Pada saat yang sama, mereka juga wanita yang luar biasa cantik. Mungkinkah mereka memiliki hubungan keluarga?
“Ada banyak orang di luar sana yang memiliki nama keluarga Luo; kau terlalu banyak berpikir!” Luo Qiqi tak kuasa menahan tawa mendengar kesimpulan itu sambil menggelengkan kepalanya.
Gurunya selalu menjadi orang yang cukup cerdas, mengapa tiba-tiba ia mengajukan pertanyaan konyol seperti itu?
Mengingat luasnya Benua Guru Agung, seharusnya setidaknya ada beberapa ratus juta orang di dunia yang memiliki nama keluarga ‘Luo’. Berapa kemungkinan dua orang yang memiliki nama keluarga ‘Luo’ memiliki hubungan keluarga?
“Benar.” Zhang Xuan menggaruk kepalanya.
Ia mengajukan pertanyaan itu secara spontan, dan tidak terlalu memikirkannya.
“Sudah berapa lama aku pingsan?” tanya Zhang Xuan sambil duduk di tempat tidurnya.
“Sekitar tiga hari!” jawab Luo Qiqi.
“Tiga hari?” Zhang Xuan terkejut.
Ia juga pingsan selama tiga hari sebelumnya. Mengapa akhir-akhir ini ia tampak semakin sering pingsan, dan selama tiga hari penuh?

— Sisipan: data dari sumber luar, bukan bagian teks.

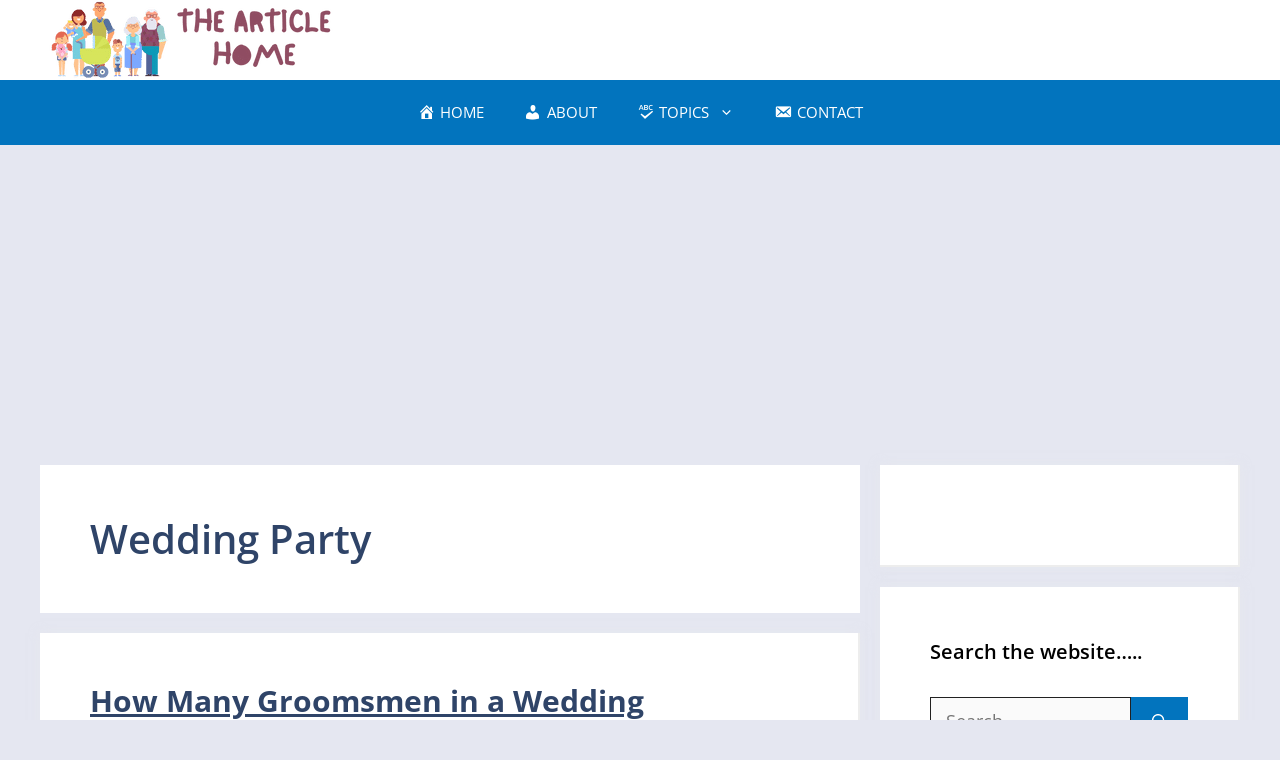

--- FILE ---
content_type: text/html; charset=utf-8
request_url: https://www.google.com/recaptcha/api2/aframe
body_size: 264
content:
<!DOCTYPE HTML><html><head><meta http-equiv="content-type" content="text/html; charset=UTF-8"></head><body><script nonce="ttHdo8gAXSIA82o-5abQ1A">/** Anti-fraud and anti-abuse applications only. See google.com/recaptcha */ try{var clients={'sodar':'https://pagead2.googlesyndication.com/pagead/sodar?'};window.addEventListener("message",function(a){try{if(a.source===window.parent){var b=JSON.parse(a.data);var c=clients[b['id']];if(c){var d=document.createElement('img');d.src=c+b['params']+'&rc='+(localStorage.getItem("rc::a")?sessionStorage.getItem("rc::b"):"");window.document.body.appendChild(d);sessionStorage.setItem("rc::e",parseInt(sessionStorage.getItem("rc::e")||0)+1);localStorage.setItem("rc::h",'1769092045161');}}}catch(b){}});window.parent.postMessage("_grecaptcha_ready", "*");}catch(b){}</script></body></html>

--- FILE ---
content_type: text/javascript
request_url: https://www.thearticlehome.com/wp-content/plugins/instant-page/instantpage.js
body_size: 809
content:
/*! instant.page v5.2.0 - (C) 2019-2023 Alexandre Dieulot - https://instant.page/license */
let t,e,n,o,i,a=null,s=65,c=new Set;const r=1111;function d(t){o=performance.now();const e=t.target.closest("a");m(e)&&p(e.href,"high")}function u(t){if(performance.now()-o<r)return;if(!("closest"in t.target))return;const e=t.target.closest("a");m(e)&&(e.addEventListener("mouseout",f,{passive:!0}),i=setTimeout(()=>{p(e.href,"high"),i=void 0},s))}function l(t){const e=t.target.closest("a");m(e)&&p(e.href,"high")}function f(t){t.relatedTarget&&t.target.closest("a")==t.relatedTarget.closest("a")||i&&(clearTimeout(i),i=void 0)}function h(t){if(performance.now()-o<r)return;const e=t.target.closest("a");if(t.which>1||t.metaKey||t.ctrlKey)return;if(!e)return;e.addEventListener("click",function(t){1337!=t.detail&&t.preventDefault()},{capture:!0,passive:!1,once:!0});const n=new MouseEvent("click",{view:window,bubbles:!0,cancelable:!1,detail:1337});e.dispatchEvent(n)}function m(o){if(o&&o.href&&(!n||"instant"in o.dataset)){if(o.origin!=location.origin){if(!(e||"instant"in o.dataset)||!a)return}if(["http:","https:"].includes(o.protocol)&&("http:"!=o.protocol||"https:"!=location.protocol)&&(t||!o.search||"instant"in o.dataset)&&!(o.hash&&o.pathname+o.search==location.pathname+location.search||"noInstant"in o.dataset))return!0}}function p(t,e="auto"){if(c.has(t))return;const n=document.createElement("link");n.rel="prefetch",n.href=t,n.fetchPriority=e,n.as="document",document.head.appendChild(n),c.add(t)}!function(){if(!document.createElement("link").relList.supports("prefetch"))return;const o="instantVaryAccept"in document.body.dataset||"Shopify"in window,i=navigator.userAgent.indexOf("Chrome/");i>-1&&(a=parseInt(navigator.userAgent.substring(i+"Chrome/".length)));if(o&&a&&a<110)return;const c="instantMousedownShortcut"in document.body.dataset;t="instantAllowQueryString"in document.body.dataset,e="instantAllowExternalLinks"in document.body.dataset,n="instantWhitelist"in document.body.dataset;const r={capture:!0,passive:!0};let f=!1,v=!1,g=!1;if("instantIntensity"in document.body.dataset){const t=document.body.dataset.instantIntensity;if(t.startsWith("mousedown"))f=!0,"mousedown-only"==t&&(v=!0);else if(t.startsWith("viewport")){const e=navigator.connection&&navigator.connection.saveData,n=navigator.connection&&navigator.connection.effectiveType&&navigator.connection.effectiveType.includes("2g");e||n||("viewport"==t?document.documentElement.clientWidth*document.documentElement.clientHeight<45e4&&(g=!0):"viewport-all"==t&&(g=!0))}else{const e=parseInt(t);isNaN(e)||(s=e)}}v||document.addEventListener("touchstart",d,r);f?c||document.addEventListener("mousedown",l,r):document.addEventListener("mouseover",u,r);c&&document.addEventListener("mousedown",h,r);if(g){let t=window.requestIdleCallback;t||(t=(t=>{t()})),t(function(){const t=new IntersectionObserver(e=>{e.forEach(e=>{if(e.isIntersecting){const n=e.target;t.unobserve(n),p(n.href)}})});document.querySelectorAll("a").forEach(e=>{m(e)&&t.observe(e)})},{timeout:1500})}}();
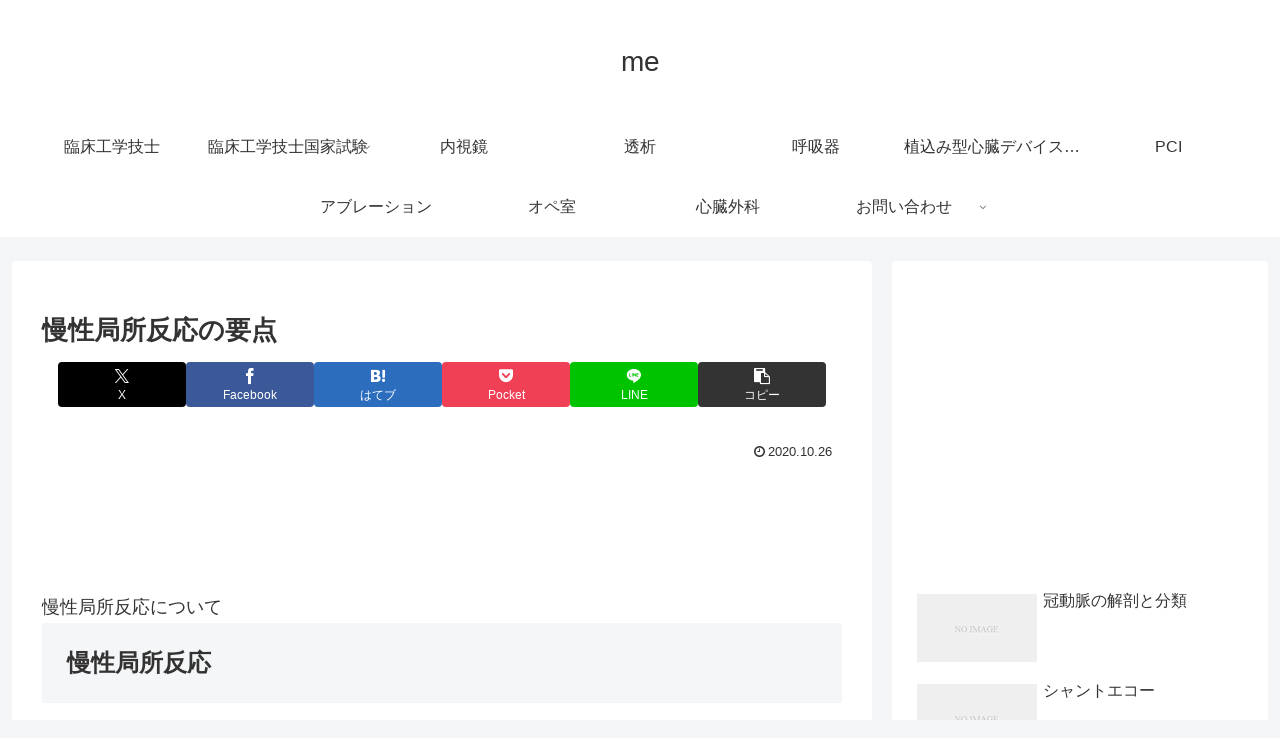

--- FILE ---
content_type: text/html; charset=utf-8
request_url: https://www.google.com/recaptcha/api2/aframe
body_size: 266
content:
<!DOCTYPE HTML><html><head><meta http-equiv="content-type" content="text/html; charset=UTF-8"></head><body><script nonce="iWN-YxdB5krsanNS8HnsVg">/** Anti-fraud and anti-abuse applications only. See google.com/recaptcha */ try{var clients={'sodar':'https://pagead2.googlesyndication.com/pagead/sodar?'};window.addEventListener("message",function(a){try{if(a.source===window.parent){var b=JSON.parse(a.data);var c=clients[b['id']];if(c){var d=document.createElement('img');d.src=c+b['params']+'&rc='+(localStorage.getItem("rc::a")?sessionStorage.getItem("rc::b"):"");window.document.body.appendChild(d);sessionStorage.setItem("rc::e",parseInt(sessionStorage.getItem("rc::e")||0)+1);localStorage.setItem("rc::h",'1769015815126');}}}catch(b){}});window.parent.postMessage("_grecaptcha_ready", "*");}catch(b){}</script></body></html>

“Benar. Masa tiga hari bagi siswa untuk menghormati guru mereka sudah berakhir.” Luo Qiqi menggelengkan kepalanya dengan senyum pahit di wajahnya.
Gurunya benar-benar pingsan di saat yang tidak tepat. Tiga hari ini seharusnya sangat penting bagi masa depan para mahasiswa baru, tetapi ia malah tertidur selama masa itu.